**Exercise aim:** Rewrite the lines from the one containing "In terms of" through the one containing "from nearest to furthest.", putting "rank" in place of "sequence" and leaving everything else unchanged.

**Records supplied:**

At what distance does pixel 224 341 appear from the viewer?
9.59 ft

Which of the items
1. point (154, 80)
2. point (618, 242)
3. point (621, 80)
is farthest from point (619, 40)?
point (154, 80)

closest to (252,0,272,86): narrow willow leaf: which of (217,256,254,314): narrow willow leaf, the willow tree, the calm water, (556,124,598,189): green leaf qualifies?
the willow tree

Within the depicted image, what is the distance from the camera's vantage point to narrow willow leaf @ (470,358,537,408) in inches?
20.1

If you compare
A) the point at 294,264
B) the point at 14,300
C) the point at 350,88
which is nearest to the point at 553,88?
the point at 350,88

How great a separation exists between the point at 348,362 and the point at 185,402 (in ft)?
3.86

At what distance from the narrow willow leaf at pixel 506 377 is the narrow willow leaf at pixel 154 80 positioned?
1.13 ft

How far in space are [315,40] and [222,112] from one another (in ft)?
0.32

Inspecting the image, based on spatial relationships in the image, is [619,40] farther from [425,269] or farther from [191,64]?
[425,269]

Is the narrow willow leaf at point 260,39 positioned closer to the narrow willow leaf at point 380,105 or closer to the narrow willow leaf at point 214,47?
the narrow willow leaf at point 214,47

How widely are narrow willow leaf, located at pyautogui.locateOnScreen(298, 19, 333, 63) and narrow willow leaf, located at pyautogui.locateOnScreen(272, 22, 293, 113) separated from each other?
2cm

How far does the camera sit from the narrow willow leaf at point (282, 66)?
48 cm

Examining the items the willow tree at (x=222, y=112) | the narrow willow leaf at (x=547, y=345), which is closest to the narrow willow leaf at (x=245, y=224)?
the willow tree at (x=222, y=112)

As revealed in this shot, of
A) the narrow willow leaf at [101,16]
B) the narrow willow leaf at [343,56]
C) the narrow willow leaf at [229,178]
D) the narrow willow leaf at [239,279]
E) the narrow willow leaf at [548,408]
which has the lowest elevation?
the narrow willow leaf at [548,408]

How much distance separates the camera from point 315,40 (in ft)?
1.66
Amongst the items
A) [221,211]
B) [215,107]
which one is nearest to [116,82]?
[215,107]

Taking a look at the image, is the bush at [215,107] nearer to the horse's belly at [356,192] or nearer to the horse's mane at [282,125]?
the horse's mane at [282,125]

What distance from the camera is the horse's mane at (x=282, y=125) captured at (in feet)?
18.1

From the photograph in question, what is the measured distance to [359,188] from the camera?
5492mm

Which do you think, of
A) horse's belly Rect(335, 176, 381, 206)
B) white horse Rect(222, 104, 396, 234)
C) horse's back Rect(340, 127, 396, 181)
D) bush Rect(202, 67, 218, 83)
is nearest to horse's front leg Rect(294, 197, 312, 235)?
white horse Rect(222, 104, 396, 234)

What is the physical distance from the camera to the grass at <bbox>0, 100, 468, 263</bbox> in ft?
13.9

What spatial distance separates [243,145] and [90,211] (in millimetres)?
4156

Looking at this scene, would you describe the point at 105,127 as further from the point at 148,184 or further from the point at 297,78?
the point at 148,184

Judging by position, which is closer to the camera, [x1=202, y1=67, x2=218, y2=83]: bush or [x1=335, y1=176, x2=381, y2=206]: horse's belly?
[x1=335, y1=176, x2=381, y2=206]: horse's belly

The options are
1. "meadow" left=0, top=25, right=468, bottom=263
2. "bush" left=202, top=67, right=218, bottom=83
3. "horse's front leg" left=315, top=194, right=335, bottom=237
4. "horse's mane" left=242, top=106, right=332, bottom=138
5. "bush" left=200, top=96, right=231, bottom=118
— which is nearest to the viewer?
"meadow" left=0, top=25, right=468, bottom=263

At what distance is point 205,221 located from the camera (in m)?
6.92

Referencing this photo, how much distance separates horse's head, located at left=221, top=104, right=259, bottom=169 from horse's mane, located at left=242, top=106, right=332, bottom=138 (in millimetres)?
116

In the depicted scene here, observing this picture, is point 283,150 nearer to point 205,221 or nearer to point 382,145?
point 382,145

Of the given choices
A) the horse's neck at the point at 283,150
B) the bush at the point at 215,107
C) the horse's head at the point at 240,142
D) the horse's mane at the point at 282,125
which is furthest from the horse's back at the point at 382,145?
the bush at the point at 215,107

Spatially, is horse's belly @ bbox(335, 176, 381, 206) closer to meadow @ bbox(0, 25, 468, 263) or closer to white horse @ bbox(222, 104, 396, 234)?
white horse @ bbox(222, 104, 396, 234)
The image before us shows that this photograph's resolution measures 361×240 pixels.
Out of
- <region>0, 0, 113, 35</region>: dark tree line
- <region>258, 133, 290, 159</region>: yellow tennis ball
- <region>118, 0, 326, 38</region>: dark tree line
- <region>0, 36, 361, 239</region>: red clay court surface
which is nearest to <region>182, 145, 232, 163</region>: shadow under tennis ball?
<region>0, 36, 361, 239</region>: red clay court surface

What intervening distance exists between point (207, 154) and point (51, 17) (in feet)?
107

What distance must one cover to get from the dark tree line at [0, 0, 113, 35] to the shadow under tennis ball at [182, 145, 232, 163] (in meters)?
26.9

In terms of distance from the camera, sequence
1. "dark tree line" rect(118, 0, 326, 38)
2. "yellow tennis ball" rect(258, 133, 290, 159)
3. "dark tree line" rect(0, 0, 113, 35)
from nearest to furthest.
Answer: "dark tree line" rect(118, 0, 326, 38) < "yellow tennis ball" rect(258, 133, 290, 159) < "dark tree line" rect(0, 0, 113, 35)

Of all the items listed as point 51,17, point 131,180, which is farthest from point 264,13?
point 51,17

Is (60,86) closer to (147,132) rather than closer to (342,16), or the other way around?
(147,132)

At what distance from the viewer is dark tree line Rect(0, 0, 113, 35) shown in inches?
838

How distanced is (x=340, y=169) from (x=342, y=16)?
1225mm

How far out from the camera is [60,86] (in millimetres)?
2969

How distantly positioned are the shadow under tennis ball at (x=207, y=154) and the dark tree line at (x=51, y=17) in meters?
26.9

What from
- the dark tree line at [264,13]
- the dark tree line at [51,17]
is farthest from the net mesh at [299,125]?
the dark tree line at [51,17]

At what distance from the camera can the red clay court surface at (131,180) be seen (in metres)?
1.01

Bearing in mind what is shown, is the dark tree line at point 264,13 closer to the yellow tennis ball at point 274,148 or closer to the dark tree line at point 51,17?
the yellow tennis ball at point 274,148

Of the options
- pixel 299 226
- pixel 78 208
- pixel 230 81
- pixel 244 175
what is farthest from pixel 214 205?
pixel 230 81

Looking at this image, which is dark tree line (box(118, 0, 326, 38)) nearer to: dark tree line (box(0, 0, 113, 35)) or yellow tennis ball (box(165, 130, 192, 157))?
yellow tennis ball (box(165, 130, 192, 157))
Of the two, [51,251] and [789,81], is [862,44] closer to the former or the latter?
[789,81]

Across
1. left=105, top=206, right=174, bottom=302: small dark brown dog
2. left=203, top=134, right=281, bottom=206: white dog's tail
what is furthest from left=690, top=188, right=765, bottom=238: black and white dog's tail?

**Answer to the task:**
In terms of distance from the camera, rank
1. "dark tree line" rect(118, 0, 326, 38)
2. "yellow tennis ball" rect(258, 133, 290, 159)
3. "dark tree line" rect(0, 0, 113, 35)
from nearest to furthest.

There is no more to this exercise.